Il existe plusieurs options : continuer au nom de la liberté et de la démocratie, flirter un peu avec le chaos et l'effusion de sang, sacrifier les droits humains fondamentaux au profit du progrès démocratique, le tout dans l'intérêt de la sécurité, comme l'a fait M. Somkit pour Thammasat, ou simplement devenir plus sages. nos actions.

Le destin est inexorable et pour progresser, il faut concevoir de meilleures stratégies pour protéger les innocents contre l’utilisation trop zélée de la loi de lèse-majesté. La loi ne doit être utilisée que contre ceux qui insultent véritablement le roi et la monarchie.

Gardez-le comme ça. Tout le reste peut être accompli étape par étape plus tard.

Il s'agit de la chronique hebdomadaire de Voronai Vanijika, publiée aujourd'hui dans le Bangkok Post. Les réponses peuvent être réservées et générales, mais les éditeurs se réservent le droit de ne pas publier les réponses.


 

 

4 réponses à « Le sang coulera-t-il (encore) en Thaïlande ?

  1. Rarement j’ai lu un article aussi approfondi sur le sujet le plus délicat en Thaïlande : la monarchie. Pourtant, je regrette que l'écrivain n'ait pas prêté (ou ne devrait pas prêter) attention à la période APRÈS le roi actuel. Peut-être pour un prochain article.

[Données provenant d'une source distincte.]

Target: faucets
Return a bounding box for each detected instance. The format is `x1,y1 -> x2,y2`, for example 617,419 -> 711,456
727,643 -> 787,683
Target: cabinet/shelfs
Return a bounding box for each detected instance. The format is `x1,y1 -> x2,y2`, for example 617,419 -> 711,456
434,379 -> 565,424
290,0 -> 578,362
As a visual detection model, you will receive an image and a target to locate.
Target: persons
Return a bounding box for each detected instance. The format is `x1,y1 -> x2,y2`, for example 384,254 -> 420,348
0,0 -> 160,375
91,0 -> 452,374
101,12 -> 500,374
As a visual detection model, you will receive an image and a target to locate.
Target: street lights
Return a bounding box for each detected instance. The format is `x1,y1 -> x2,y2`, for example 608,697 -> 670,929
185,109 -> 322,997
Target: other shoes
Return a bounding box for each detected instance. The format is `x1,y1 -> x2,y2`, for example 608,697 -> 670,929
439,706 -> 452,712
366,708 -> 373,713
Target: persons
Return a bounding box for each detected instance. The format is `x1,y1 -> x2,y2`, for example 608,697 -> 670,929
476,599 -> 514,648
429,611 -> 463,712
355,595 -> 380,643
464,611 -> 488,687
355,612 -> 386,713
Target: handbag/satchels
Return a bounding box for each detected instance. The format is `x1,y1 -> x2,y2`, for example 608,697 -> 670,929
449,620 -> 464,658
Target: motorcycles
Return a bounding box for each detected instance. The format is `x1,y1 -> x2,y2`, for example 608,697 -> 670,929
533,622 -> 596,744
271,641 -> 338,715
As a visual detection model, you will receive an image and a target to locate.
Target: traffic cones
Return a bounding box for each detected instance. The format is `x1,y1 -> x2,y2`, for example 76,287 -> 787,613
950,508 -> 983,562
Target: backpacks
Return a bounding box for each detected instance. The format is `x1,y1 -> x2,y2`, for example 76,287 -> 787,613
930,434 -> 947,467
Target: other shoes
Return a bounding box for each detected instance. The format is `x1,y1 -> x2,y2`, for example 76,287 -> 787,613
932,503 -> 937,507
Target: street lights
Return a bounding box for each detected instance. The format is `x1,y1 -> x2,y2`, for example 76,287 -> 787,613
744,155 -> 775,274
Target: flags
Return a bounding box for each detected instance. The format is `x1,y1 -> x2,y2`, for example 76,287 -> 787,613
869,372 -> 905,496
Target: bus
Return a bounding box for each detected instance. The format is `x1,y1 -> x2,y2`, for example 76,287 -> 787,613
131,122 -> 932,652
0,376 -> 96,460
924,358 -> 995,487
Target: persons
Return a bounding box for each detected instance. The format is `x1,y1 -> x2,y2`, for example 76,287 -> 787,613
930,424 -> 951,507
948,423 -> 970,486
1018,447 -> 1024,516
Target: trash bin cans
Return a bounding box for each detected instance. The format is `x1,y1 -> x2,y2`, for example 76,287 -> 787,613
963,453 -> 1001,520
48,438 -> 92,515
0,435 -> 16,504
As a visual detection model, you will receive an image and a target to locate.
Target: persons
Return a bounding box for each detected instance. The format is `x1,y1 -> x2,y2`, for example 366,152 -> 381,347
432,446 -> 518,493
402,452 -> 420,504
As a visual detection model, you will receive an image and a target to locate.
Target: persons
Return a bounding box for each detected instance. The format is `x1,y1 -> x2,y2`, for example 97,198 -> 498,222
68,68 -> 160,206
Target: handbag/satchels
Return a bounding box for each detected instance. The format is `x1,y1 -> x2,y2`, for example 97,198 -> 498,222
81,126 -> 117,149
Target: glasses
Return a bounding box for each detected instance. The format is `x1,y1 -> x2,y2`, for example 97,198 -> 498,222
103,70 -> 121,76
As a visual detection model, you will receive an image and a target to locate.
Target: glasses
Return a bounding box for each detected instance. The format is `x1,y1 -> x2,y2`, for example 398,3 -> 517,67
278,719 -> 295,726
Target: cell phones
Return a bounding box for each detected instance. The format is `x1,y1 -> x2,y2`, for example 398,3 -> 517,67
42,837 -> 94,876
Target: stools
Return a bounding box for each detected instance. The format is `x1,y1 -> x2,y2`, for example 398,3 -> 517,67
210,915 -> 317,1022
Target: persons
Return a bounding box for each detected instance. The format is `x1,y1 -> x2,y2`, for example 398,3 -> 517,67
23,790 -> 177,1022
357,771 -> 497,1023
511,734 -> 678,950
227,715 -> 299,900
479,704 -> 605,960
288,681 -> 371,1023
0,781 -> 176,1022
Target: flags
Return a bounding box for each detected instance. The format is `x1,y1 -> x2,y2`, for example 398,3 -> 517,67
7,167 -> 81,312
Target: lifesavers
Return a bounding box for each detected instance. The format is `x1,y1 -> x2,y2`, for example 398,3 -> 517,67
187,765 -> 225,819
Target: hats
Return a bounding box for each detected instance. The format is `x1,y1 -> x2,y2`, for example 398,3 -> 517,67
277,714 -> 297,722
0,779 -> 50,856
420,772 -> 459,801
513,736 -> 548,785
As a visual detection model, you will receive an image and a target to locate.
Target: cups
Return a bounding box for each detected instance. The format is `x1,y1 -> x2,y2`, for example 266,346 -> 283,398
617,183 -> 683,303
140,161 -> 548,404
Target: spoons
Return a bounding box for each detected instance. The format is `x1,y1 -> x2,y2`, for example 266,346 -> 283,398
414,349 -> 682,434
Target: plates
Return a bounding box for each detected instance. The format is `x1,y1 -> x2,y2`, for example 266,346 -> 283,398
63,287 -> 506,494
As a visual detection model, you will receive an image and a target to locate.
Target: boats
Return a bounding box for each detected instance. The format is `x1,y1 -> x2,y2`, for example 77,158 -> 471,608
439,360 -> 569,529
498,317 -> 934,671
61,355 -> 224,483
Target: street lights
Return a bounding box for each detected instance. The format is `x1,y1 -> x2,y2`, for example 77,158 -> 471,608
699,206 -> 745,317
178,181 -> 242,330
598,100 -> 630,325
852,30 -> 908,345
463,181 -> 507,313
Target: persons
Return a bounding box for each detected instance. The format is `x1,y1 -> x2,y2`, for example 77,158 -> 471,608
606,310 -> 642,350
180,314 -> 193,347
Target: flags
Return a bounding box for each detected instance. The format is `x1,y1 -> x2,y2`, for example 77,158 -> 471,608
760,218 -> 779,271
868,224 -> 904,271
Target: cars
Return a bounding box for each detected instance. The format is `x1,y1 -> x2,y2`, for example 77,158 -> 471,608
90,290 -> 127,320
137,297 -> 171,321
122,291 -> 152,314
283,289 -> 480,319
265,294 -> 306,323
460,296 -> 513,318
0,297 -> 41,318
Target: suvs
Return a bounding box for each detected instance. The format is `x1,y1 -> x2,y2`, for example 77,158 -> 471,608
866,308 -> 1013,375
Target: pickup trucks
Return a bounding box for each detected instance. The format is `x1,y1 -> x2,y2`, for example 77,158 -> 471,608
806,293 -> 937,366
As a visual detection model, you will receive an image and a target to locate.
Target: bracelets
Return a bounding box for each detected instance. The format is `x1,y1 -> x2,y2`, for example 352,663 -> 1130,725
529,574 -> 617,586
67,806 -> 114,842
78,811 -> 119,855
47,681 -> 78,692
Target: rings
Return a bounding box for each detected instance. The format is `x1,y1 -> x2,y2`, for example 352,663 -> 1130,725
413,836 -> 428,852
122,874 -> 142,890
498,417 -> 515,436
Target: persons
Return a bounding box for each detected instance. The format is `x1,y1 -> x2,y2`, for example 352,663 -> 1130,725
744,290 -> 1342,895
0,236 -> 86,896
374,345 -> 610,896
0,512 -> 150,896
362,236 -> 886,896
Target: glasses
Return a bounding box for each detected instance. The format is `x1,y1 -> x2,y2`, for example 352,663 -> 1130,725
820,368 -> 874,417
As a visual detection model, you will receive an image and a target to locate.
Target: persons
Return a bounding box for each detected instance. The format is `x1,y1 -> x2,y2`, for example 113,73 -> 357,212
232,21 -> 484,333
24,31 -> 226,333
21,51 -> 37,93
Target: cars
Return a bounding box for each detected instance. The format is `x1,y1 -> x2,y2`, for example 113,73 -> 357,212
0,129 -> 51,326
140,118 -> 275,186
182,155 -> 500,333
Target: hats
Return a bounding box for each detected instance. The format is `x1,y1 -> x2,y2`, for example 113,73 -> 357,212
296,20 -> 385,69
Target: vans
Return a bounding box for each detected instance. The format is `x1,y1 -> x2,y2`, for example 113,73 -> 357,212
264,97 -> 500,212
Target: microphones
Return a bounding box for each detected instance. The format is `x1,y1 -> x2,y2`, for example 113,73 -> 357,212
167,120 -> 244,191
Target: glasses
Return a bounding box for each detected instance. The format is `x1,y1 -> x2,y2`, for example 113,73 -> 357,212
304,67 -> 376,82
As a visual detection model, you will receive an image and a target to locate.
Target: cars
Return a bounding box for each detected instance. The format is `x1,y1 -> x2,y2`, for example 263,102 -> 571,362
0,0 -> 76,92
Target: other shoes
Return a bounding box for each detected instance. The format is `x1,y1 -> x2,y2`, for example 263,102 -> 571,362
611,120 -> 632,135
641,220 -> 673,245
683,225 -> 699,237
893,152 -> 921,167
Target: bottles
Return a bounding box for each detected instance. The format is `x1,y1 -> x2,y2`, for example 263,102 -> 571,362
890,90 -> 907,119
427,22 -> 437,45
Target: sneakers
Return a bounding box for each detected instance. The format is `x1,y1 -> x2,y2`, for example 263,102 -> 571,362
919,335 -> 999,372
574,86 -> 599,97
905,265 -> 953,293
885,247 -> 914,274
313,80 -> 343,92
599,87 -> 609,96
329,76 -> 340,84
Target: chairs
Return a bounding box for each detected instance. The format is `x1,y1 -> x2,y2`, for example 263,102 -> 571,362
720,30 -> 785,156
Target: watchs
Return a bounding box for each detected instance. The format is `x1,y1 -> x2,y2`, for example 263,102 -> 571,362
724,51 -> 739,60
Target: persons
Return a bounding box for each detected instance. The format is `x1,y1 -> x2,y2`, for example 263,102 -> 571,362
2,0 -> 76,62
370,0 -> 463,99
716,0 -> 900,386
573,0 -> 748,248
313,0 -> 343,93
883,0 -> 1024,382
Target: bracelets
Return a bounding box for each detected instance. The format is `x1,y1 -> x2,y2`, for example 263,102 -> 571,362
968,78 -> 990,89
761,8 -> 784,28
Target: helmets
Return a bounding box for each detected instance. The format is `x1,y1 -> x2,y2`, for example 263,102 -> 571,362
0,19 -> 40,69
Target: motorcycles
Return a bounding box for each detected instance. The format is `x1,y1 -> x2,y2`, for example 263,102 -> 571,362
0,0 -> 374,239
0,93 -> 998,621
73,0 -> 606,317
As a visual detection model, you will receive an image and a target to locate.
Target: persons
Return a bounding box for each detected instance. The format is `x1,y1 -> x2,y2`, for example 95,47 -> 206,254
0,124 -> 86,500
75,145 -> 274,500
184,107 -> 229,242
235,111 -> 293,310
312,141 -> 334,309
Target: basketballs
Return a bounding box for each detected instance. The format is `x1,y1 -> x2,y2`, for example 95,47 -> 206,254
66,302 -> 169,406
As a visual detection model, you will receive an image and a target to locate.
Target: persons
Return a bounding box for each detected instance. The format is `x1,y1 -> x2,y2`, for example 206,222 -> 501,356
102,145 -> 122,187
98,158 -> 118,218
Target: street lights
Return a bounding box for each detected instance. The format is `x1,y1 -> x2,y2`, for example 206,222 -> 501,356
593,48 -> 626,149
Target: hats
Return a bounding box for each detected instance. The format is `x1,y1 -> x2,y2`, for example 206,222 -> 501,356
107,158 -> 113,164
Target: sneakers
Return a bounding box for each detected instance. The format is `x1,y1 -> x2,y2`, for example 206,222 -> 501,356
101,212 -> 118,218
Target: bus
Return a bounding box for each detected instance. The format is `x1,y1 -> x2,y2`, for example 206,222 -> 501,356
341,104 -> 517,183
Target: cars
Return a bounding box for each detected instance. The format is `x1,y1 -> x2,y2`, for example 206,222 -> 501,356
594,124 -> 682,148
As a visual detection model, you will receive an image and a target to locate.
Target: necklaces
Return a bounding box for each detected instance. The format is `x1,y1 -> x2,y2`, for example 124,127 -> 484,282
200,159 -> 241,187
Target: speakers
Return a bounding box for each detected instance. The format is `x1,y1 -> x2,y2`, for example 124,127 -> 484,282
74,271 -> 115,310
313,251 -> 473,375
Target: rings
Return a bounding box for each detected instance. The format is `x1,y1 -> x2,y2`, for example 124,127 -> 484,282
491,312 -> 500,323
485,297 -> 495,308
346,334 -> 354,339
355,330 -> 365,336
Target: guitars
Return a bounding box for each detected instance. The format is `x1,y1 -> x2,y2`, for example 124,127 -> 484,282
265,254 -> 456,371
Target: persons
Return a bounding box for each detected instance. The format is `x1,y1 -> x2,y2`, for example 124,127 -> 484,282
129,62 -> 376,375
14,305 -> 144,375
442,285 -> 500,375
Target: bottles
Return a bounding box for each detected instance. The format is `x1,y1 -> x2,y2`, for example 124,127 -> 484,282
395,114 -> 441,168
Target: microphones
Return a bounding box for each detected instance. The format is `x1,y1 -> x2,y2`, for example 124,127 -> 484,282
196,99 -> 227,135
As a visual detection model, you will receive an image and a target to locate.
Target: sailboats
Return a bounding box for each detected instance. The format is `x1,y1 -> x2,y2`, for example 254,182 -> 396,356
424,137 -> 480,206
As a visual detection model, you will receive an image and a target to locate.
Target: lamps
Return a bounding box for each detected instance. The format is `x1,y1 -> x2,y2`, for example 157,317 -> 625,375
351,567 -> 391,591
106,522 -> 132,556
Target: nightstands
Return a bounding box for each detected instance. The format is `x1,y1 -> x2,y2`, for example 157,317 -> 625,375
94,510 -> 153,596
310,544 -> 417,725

J'ai hâte.

    • Gringo dit

      @Roland : merci pour votre réponse. Je ne sais pas si l'écrivain - ce n'est pas moi - est autorisé à prêter attention à cette période en question, mais tout ce que vous en direz est purement spéculatif.
      Aucun Thaïlandais ne pourrait ou ne voudrait dire quoi que ce soit de significatif à ce sujet, notamment parce que la réflexion à long terme n'est pas son point fort.
      Tout l’amour et le respect des Thaïlandais vont à ce roi et à personne d’autre et chaque Thaïlandais espère qu’il en sera ainsi pendant longtemps.

      • Monsieur charles dit

        Espérons au moins qu'après l'ère du roi actuel, qui est très aimé et populaire à tous les niveaux, grades et positions, tant au sein de la population civile que dans l'armée et en tant que tel, ciment de la cohésion de la société thaïlandaise, il cela ne fera pas sombrer notre bien-aimée Thaïlande dans un grand chaos politique à l’avenir.

  2. Hans van den Pitak dit

    Dans une véritable démocratie, la forme de gouvernement peut être un sujet de discussion. Cela n’enlève rien au respect porté à l’actuel chef de l’Etat. Mais nous n’en sommes pas encore là (de loin). Je pense que le groupe Nitirat a voulu faire une tentative dans ce sens, mais a glissé sur quelques peaux de bananes abandonnées. Dommage.